The women in the Phil Spector case

While everyone is trying to figure out what happened in the jury room and assign blame or credit to the lawyers, there's a problem in this case that goes much deeper and its ramifications will be felt for years to come. It involves the women who testified about Spector's violent past - and the men who didn't because they weren't called (or in some cases, have passed away).

While writing my book Twentynine Palms, I met a woman named Tammy Watson. She had recently suffered a nervous breakdown. The daughter of a sergeant major in the Marine Corps, she was raped by a Marine shortly after he had returned from the Gulf War in 1991. Marines (and their families) follow a strict code - for the most part, they take care of their own. So rather than calling police, she went to her father - one of the highest-ranking black NCOs in the Corps at that time. He assured her that the situation would be handled. Six weeks later, the man who assaulted her raped and killed two girls in an apartment near the base. When Tammy saw their faces on the front page, she collapsed. But that was just the beginning of her ordeal.

A few weeks after the double homicide, she was on a double date. She and the other woman began talking and the woman remarked that her sister had recently been killed by a Marine. "Is his name Valentine Underwood?" Tammy asked. Krisinda said yes. "I have something to tell you," Tammy said. "He raped me. I thought my father was taking care of the situation. I guess he didn't and I'm sorry. I should have called the cops." The last time I spoke with Tammy was in 2001, ten years after both incidents. Barely able to get through a day, she still blamed herself for the murders of Rosalie Ortega and Mandi Scott.

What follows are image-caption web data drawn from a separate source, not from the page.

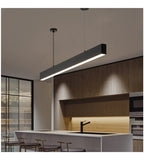 LED LINEAR LIGHT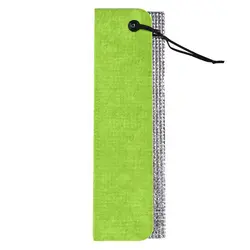 زیرانداز انفرادی آکاردئونی جیلو کد MT22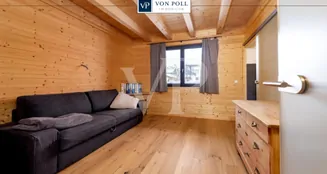 von_poll_real_estate_property_26321001_image_6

The women who testified in the Phil Spector case all had their reasons for not calling the police after Spector threatened them at gunpoint. Presumably, so did John Lennon, Stevie Wonder, and DeDe Ramone - a few of the men who were on the receiving end of that behavior as well, according to the many legends that have swirled around Spector for years. Would things have turned out differently for Lana Clarkson if, just once, someone had called a cop? I pose the same question to those who think she killed herself at Phil Spector's castle. If, just once, he had been busted, the news would have spread, and perhaps, instead of hearing from fellow employees that Spector was "golden" (House of Blues seating jargon), Lana might have learned about his violent past and gone home.

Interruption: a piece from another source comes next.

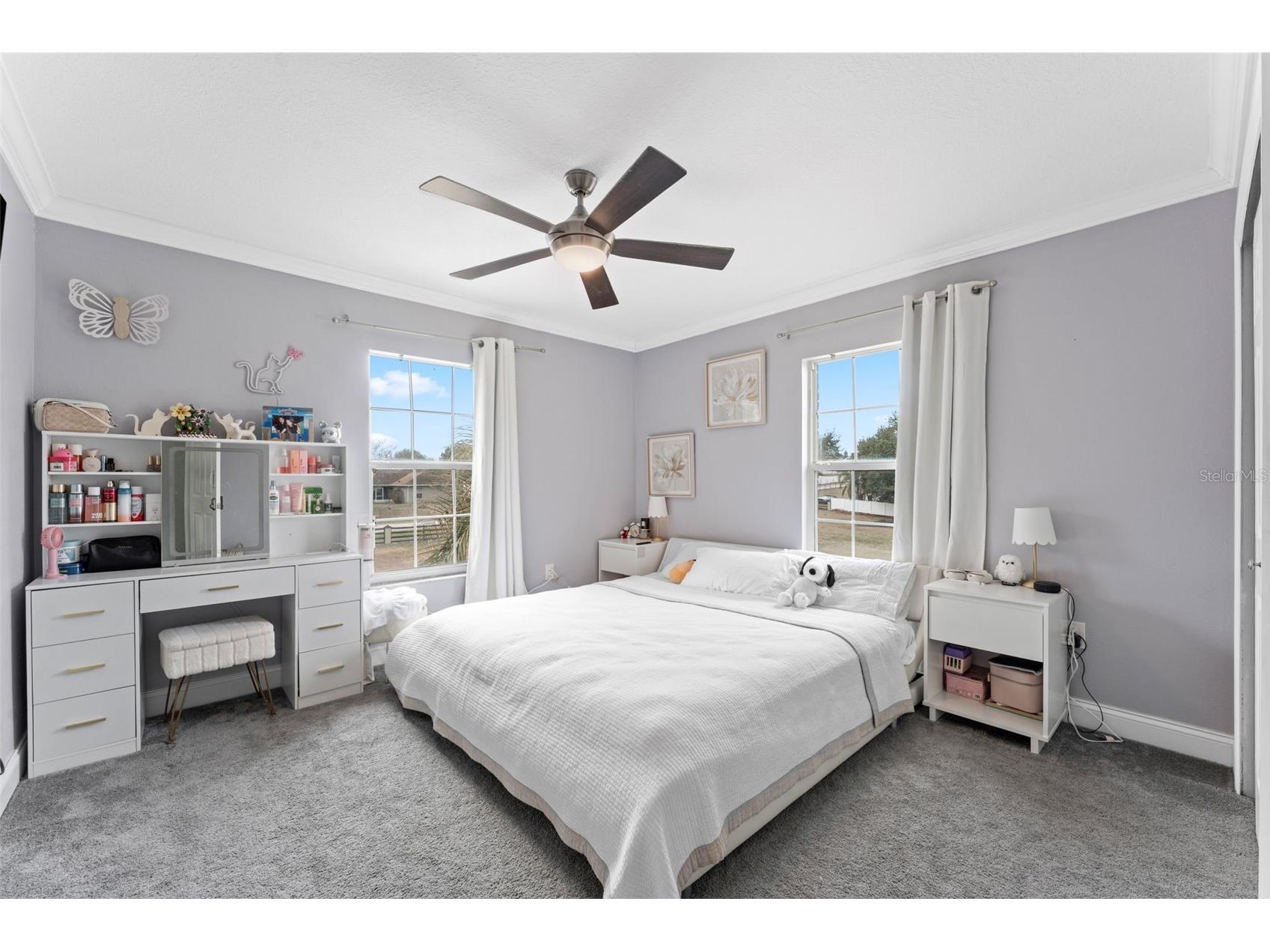 8549 Hillcrest Drive Groveland FL 34736 O6381752 image27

I also pose a question to the media, the same one I asked in my coverage of the case for Spin Magazine and the UK Independent. For decades, reporters took their Spector cue from Tom Wolfe's giddy piece, "The Tycoon of Teen." He was a genius, Wolfe said, maybe a little nutty, but he sure had a lot of money. And that's the story that was written many times in many different ways, and it continued when he was arrested, and it only stopped recently, and now, is likely to resume again. Or perhaps not - if reporters can step away from the jury interviews and take a look at their own role in what happened on the night of February 3, 2003.